**本文:**
☆ ☆ ☆

室内で洗濯物を乾かす際に役立つのが、「衣類乾燥機」と「除湿機」です。
これから購入する場合は、どっちを選ぶべきか迷いますよね。
除湿機は、湿気を取り除く機能を持つ家電です。
最近では、単なる除湿機能だけでなく、洗濯物を乾かすための機能も備えた「衣類乾燥除湿機」が普及しています。
ではどちらが部屋干しするときにいいのかというと、洗濯物を早く乾かしたいなら衣類乾燥機の方が除湿機(または衣類乾燥除湿機)よりも乾燥時間が早いです。
ですが、衣類乾燥機は設置場所が必要といったデメリットがあり、電気代ランニングコストや騒音も考慮しなくてはいけませんので一長一短です。
今回は「衣類乾燥機」と「除湿機(衣類乾燥除湿機)」の性能の違いや、購入費や光熱費などのランニングコストを比較し、どちらを選ぶべきか、選ぶ際のポイントをご紹介します。
衣類乾燥機と除湿機の違い
室内干しするときに、洗濯物をただ部屋に干しておくと、生乾きの嫌な臭いがついてしまうことがありますよね。
これは、湿った状態の洗濯物に細菌が繁殖するため起こるものです。
そのため、生乾きの臭いを防ぐためには、洗濯物をできるだけ短時間で乾かすことが大切です。
洗濯物を早く乾かすためには、いくつかの方法があります。
例えば、室温を上げたり、部屋の湿度を下げたり、洗濯物に風を当てたりすることが効果的です。
その中でも、衣類乾燥機と除湿機(衣類乾燥除湿機)は、効率的に部屋の湿度を下げて風を送るので、洗濯物を短時間で乾かすことができます。
どちらもただ部屋干しするより洗濯物が早く乾くメリットがありますが、衣類の乾かし方と性能には違いがあります。
除湿機は部屋干しの衣類に温風を当てるのに対して、衣類乾燥機は機内の密閉空間内に入れた衣類に温風を当てることで洗濯物を乾かします。

☆ ☆ ☆

**記載一覧:**
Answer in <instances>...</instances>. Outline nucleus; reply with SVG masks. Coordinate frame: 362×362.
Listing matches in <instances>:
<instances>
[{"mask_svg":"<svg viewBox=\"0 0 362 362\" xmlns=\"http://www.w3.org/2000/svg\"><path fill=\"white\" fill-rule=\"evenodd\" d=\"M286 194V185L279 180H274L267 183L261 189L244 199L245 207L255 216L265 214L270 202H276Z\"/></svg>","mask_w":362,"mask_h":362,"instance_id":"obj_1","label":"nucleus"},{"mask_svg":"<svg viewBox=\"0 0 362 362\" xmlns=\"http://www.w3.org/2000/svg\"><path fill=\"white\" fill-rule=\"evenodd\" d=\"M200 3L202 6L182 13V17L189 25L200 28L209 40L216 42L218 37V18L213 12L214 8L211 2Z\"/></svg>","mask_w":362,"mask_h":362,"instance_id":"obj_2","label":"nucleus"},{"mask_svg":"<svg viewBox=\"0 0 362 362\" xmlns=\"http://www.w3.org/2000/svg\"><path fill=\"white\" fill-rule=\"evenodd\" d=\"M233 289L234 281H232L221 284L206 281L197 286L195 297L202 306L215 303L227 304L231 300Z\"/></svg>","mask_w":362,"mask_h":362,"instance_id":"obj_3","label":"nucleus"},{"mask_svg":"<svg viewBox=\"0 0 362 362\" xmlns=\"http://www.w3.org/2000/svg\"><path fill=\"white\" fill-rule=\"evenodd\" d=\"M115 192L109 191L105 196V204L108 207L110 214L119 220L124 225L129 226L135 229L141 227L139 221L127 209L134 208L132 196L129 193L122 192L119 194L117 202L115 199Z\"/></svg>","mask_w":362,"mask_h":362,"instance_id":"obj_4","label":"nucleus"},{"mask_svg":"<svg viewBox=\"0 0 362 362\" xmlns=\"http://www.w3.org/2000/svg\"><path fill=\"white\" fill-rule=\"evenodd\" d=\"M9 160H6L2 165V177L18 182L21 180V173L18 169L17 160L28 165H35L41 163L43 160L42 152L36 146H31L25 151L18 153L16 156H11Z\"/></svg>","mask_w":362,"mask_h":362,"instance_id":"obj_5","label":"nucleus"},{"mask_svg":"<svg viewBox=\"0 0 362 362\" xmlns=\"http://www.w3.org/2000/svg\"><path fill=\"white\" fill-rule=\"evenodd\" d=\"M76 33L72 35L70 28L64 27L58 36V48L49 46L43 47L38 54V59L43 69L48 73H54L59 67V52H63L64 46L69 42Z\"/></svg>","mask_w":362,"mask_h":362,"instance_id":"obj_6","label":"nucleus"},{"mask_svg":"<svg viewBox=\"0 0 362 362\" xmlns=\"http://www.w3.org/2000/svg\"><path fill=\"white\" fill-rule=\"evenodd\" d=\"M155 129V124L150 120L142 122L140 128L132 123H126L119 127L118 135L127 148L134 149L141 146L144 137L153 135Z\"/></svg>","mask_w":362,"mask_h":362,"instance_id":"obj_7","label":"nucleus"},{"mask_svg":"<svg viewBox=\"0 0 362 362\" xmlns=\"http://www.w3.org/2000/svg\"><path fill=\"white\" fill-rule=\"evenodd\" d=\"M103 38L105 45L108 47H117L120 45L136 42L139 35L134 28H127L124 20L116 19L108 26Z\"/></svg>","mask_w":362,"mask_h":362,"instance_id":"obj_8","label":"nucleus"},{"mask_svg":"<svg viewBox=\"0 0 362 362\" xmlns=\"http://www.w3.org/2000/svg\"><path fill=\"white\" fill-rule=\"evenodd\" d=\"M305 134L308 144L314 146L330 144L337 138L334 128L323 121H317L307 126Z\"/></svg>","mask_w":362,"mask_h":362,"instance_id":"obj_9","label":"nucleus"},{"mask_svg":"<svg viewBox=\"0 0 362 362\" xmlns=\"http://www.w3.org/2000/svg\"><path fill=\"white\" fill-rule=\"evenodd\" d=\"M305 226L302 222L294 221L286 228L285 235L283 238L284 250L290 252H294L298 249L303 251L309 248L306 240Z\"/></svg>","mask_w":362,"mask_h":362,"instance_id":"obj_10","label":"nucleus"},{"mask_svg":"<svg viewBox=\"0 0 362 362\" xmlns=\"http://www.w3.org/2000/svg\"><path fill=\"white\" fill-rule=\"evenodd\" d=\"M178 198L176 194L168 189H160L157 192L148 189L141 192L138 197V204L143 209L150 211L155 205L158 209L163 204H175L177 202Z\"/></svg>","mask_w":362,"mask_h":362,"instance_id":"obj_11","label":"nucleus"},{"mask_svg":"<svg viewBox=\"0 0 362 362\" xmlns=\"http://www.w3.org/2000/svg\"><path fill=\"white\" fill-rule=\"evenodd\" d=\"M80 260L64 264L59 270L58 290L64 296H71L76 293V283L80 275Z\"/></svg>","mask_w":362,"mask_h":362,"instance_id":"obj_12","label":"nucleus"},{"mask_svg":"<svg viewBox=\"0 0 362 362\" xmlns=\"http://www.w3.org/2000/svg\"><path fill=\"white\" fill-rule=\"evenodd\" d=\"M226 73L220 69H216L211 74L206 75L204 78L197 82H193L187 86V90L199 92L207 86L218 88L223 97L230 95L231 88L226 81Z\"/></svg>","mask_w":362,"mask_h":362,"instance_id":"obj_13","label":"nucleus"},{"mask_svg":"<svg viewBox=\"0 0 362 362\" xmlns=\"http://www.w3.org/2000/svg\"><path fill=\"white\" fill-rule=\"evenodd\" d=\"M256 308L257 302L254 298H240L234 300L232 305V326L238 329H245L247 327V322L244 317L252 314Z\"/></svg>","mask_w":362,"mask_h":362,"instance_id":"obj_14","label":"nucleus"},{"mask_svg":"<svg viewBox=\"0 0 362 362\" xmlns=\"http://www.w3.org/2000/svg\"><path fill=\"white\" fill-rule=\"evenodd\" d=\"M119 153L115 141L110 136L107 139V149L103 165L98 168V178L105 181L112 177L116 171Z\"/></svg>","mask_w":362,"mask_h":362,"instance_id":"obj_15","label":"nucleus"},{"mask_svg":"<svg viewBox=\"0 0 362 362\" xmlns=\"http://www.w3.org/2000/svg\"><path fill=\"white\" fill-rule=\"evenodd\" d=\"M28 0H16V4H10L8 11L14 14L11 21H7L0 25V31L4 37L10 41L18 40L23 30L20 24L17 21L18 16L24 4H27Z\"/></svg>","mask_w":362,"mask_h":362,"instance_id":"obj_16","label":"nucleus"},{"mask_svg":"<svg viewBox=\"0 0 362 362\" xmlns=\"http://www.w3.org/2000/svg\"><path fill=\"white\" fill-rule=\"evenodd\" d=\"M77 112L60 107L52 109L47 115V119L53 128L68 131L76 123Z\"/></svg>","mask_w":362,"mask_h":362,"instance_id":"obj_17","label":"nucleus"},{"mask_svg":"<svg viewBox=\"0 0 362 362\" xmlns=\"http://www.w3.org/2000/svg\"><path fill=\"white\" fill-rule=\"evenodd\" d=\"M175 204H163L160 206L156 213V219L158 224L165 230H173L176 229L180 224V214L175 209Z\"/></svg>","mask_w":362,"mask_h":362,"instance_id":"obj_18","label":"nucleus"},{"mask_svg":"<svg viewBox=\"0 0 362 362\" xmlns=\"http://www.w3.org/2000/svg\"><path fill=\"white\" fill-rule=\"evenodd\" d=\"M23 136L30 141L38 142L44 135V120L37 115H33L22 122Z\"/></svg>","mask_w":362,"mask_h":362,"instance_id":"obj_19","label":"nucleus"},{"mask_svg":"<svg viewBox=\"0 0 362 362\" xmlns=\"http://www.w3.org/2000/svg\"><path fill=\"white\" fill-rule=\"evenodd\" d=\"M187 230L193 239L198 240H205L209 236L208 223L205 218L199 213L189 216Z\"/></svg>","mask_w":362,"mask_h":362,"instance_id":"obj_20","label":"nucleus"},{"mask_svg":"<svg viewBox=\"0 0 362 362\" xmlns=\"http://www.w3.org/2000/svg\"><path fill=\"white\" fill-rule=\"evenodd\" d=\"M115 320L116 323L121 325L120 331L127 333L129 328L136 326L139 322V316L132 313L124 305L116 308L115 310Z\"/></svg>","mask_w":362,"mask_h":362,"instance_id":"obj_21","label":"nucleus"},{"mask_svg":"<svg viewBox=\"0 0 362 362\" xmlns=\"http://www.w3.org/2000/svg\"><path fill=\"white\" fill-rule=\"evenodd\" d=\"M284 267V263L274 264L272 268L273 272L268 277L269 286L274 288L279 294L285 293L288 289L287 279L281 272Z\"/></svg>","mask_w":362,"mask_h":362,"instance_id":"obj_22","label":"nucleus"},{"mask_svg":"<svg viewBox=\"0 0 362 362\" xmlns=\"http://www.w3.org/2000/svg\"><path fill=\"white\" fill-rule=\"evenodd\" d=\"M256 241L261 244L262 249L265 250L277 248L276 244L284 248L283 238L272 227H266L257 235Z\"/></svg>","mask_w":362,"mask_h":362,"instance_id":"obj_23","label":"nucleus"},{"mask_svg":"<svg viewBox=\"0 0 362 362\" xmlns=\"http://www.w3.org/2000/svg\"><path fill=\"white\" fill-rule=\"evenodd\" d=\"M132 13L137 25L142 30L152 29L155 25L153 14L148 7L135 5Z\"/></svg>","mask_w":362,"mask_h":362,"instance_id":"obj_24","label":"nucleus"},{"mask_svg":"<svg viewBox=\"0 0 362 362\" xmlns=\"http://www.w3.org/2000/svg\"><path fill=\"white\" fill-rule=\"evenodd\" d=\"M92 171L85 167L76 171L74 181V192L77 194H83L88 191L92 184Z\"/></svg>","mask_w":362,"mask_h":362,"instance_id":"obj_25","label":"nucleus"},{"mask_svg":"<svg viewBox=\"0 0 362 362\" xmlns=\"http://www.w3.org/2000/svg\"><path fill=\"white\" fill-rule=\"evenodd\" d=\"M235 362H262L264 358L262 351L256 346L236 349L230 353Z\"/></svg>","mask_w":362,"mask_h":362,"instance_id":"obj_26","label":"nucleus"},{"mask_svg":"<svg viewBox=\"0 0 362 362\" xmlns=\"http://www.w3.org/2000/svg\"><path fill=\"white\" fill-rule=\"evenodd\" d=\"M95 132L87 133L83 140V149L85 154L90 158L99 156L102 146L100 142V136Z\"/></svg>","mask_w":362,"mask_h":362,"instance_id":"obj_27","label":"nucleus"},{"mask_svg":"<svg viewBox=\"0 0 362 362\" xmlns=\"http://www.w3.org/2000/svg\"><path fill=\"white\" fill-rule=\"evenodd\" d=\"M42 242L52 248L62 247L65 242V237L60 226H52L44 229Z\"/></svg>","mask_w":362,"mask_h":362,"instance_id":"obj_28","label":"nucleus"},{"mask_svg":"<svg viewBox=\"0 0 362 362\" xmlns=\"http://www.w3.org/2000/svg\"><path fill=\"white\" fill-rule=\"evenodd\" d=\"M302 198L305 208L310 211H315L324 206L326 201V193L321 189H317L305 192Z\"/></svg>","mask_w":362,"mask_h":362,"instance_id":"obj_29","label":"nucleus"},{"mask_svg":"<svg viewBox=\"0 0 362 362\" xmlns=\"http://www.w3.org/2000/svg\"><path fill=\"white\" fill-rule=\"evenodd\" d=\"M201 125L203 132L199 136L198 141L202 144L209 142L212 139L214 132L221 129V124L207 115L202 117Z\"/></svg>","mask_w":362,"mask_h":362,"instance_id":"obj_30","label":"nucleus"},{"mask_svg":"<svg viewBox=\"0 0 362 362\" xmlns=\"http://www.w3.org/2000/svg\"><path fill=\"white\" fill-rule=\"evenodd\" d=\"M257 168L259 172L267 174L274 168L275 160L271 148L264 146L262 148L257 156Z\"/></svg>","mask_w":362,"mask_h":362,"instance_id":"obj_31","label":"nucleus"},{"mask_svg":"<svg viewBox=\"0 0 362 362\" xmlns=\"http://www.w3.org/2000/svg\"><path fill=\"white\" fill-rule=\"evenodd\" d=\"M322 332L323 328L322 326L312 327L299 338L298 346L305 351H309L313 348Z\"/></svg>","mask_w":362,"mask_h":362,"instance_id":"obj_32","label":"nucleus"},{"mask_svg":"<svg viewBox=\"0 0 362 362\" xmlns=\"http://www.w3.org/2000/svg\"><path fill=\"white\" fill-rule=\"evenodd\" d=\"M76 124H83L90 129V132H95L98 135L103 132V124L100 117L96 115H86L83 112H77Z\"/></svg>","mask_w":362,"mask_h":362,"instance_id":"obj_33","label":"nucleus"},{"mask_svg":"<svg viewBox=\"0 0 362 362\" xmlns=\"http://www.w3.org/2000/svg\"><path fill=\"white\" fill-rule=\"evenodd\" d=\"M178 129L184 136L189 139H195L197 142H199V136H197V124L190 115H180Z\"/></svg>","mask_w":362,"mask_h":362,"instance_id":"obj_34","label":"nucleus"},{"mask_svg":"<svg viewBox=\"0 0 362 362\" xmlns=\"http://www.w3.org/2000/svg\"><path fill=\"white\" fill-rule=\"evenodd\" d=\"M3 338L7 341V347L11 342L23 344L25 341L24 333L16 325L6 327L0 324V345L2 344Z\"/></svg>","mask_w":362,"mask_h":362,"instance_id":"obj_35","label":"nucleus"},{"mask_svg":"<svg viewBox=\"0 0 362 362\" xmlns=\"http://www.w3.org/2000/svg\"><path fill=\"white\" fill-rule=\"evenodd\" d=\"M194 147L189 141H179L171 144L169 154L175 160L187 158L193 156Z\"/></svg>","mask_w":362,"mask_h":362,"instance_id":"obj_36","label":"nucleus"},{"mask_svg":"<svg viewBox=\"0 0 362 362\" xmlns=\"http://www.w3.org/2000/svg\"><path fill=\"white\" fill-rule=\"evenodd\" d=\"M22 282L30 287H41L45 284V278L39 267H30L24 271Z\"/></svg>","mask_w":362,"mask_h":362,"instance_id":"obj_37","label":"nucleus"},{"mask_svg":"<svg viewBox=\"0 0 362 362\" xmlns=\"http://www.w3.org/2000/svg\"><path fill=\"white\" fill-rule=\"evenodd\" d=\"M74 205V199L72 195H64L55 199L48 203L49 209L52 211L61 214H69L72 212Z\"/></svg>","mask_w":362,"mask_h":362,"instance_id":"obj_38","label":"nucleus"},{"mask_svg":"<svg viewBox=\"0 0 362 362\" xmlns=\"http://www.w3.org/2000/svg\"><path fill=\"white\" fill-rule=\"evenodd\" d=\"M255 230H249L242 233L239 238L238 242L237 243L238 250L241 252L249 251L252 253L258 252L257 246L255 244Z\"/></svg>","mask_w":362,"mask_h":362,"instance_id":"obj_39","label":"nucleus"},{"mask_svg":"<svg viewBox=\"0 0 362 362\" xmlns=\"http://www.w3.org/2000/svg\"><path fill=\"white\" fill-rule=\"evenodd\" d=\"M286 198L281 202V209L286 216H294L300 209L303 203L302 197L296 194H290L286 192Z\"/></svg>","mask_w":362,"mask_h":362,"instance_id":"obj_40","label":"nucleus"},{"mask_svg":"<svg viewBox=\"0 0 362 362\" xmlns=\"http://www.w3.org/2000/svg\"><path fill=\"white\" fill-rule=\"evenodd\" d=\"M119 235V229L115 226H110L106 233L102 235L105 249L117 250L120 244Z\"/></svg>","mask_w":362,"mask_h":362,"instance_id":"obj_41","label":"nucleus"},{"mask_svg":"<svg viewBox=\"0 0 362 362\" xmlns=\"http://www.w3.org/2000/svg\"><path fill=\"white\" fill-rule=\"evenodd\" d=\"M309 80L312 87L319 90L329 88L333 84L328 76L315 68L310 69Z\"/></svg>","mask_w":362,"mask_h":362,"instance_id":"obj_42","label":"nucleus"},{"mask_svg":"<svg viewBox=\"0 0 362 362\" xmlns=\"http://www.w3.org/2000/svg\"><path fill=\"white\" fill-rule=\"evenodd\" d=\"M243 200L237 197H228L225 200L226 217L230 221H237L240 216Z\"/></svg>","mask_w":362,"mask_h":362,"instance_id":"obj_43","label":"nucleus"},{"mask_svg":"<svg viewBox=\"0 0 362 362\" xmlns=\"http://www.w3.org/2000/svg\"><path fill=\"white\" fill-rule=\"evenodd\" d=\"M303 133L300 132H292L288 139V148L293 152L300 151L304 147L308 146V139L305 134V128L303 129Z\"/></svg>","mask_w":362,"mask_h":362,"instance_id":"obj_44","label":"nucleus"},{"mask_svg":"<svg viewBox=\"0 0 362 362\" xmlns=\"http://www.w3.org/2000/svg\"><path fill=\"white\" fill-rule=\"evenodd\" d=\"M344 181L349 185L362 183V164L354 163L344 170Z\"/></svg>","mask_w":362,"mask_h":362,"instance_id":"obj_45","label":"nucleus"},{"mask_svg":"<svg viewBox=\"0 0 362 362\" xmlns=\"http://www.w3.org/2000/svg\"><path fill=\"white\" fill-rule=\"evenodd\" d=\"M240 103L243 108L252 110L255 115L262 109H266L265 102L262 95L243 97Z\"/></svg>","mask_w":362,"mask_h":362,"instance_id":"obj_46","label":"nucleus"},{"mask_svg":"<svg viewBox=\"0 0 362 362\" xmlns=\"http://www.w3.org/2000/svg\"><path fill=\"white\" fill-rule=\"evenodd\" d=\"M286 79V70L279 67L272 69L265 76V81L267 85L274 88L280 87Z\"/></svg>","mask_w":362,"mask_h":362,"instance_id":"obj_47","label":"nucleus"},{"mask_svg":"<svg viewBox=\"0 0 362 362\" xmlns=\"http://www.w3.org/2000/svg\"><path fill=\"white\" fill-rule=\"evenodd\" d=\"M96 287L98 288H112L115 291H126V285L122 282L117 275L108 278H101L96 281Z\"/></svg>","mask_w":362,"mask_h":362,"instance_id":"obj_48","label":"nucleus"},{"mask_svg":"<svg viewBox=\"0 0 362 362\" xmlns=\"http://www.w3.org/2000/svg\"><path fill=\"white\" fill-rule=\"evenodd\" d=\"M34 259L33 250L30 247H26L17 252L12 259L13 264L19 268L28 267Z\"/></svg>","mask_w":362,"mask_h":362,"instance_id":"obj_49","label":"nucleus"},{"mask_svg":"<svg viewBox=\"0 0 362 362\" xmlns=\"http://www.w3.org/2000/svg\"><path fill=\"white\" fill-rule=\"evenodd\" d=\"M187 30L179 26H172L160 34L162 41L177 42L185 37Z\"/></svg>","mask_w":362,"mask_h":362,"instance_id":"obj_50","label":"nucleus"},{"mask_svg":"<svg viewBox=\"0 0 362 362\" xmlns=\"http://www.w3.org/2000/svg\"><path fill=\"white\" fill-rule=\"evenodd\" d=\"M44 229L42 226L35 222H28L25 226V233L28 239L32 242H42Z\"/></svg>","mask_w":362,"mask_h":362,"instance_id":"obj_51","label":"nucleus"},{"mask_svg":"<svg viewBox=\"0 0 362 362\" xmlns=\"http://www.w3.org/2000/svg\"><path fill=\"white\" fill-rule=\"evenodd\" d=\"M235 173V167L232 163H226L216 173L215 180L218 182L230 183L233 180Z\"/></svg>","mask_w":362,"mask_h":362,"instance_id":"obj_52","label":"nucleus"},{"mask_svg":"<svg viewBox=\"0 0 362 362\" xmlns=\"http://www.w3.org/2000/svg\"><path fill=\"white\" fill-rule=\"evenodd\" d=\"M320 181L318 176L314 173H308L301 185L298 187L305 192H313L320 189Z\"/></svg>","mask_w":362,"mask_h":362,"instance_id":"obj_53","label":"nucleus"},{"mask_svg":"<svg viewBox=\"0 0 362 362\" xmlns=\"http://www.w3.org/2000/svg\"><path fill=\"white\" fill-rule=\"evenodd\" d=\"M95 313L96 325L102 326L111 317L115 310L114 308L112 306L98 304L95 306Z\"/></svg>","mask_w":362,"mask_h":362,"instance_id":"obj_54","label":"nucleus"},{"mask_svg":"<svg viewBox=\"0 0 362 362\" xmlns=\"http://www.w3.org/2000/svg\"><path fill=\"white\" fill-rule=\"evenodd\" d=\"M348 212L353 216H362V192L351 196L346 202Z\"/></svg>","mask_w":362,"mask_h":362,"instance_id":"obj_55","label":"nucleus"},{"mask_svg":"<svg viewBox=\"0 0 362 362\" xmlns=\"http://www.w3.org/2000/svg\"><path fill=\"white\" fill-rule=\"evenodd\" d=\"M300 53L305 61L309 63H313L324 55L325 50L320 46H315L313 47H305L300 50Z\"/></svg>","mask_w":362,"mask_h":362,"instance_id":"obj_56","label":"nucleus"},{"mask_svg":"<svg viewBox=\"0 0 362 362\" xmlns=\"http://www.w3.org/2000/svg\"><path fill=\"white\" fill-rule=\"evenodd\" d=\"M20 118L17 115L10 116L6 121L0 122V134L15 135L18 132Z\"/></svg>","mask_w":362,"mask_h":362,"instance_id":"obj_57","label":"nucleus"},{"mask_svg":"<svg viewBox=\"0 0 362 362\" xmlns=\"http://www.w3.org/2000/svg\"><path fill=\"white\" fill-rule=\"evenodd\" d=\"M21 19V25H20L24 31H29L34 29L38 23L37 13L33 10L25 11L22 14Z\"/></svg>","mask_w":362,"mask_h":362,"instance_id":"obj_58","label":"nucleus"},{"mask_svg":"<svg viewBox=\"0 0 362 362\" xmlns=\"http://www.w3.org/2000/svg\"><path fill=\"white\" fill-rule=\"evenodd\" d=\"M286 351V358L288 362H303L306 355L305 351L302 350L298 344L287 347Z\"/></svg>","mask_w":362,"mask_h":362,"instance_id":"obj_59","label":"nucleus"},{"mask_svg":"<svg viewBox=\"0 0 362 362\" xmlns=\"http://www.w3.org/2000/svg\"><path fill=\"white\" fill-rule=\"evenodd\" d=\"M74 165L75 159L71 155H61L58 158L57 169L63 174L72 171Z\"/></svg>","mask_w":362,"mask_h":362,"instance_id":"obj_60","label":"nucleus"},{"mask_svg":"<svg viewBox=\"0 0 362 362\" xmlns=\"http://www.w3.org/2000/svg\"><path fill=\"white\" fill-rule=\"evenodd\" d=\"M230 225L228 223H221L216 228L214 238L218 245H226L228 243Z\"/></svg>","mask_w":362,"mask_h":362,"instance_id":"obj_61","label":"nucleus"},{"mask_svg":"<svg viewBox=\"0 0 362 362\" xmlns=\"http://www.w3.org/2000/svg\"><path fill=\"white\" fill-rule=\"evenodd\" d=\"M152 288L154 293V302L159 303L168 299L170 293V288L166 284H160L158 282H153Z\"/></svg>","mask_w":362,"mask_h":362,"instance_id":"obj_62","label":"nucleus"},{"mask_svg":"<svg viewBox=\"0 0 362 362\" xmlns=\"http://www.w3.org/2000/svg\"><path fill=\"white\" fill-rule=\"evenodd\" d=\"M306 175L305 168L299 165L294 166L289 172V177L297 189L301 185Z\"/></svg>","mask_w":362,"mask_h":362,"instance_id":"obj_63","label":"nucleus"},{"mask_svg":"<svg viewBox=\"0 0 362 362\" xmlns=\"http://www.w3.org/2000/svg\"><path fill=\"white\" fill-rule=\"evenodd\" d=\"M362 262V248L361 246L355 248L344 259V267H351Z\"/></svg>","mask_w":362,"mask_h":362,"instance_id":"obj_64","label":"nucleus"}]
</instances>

☆ ☆ ☆

**やること:**
A. 一覧から「instances」という文字列を含む行をすべて探し出し、その行を書き写すこと。
B. 衣類乾燥機と除湿機を比べた本文の続きを、最後の文のあとから書くこと。

**課題ごとの答え:**
A.
Answer in <instances>...</instances>. Outline nucleus; reply with SVG masks. Coordinate frame: 362×362.
Listing matches in <instances>:
<instances>
</instances>

B.
ただ、除湿機は好きな場所に置くことができることに対し、衣類乾燥機の場合はある程度のスペース・設置場所が必要です。また、導入コストも衣類乾燥機の方が除湿機よりも高額です。
除湿機のメリットとデメリット
通常、除湿機と聞くと、部屋の湿度を下げる機能だけを備えた家電を指しますが、最近では洗濯物を乾かすための機能も備えた「衣類乾燥除湿機」が注目されています。
衣類乾燥機との選択に迷っている方々は、除湿機ではなく衣類乾燥除湿機を検討されることが多いかと思いますので、こちらでは衣類乾燥除湿機の特徴をご紹介します。
この機器の主な使い方は、部屋の中に干した洗濯物に、除湿機または衣類乾燥除湿機から出る温風を当てることで、衣類の水分を飛ばし、洗濯物を乾かすことです。
そんな衣類乾燥機の利点と欠点は次の通りです。
除湿機のメリット① 場所を選ばずどこでも使える
除湿機は、多くの場合軽量で持ち運びが便利です。お好きな場所に移動させてご使用いただけます。(ただし、製品によっては重たいものもあります)
除湿機のメリット② 洗濯物にシワや縮みができる心配がいらない
除湿機を使用する際には、洗濯物をハンガーなどで干した状態で利用します。そのため、衣類乾燥機を使うときのように、衣類が縮んだりシワができたりする心配はありません。
除湿機のメリット③ 騒音・振動が控えめ
一部の製品を除き、多くの除湿機は比較的振動や騒音が少なく、夜間でも使用することができ、睡眠を妨げるほどのものはありません。
除湿機のデメリット① 洗濯物を干す必要がある
除湿機を使う際には、衣類をハンガーなどで干す手間が発生します。これは、外干しと同様の手間が必要です。(シワや縮まない利点の反面、手間が発生します)
除湿機のデメリット② 使用時期によって性能に差がでる
除湿機の性能は、使用する季節や環境によって影響を受けることがあります。
除湿機を選ぶときに気を付ける除湿方式
除湿器は除湿方法で大きく分けて3つの方式があり、それぞれが適する時期や状況が異なっています。
除湿機の除湿方式① デシカント方式
– 冬の低温環境に適しています。
– 乾燥剤が湿気を吸収し、ヒーターや熱交換器で水に変え、除湿します。
– 一年中使える軽量でコンパクトなサイズで、振動の音が小さいですが、室温を上昇させ、消費電力が大きいというデメリットもあります。
除湿機の除湿方式② コンプレッサー方式
– 夏や湿気の多い梅雨など、高温多湿な時期に効果的です。
– 湿気を冷やして水滴に変え、除去する方式です。
– 消費電力が小さく、室温はあまり変わりませんが、本体が大きくて重く、寒い時期や振動の音が大きいというデメリットがあります。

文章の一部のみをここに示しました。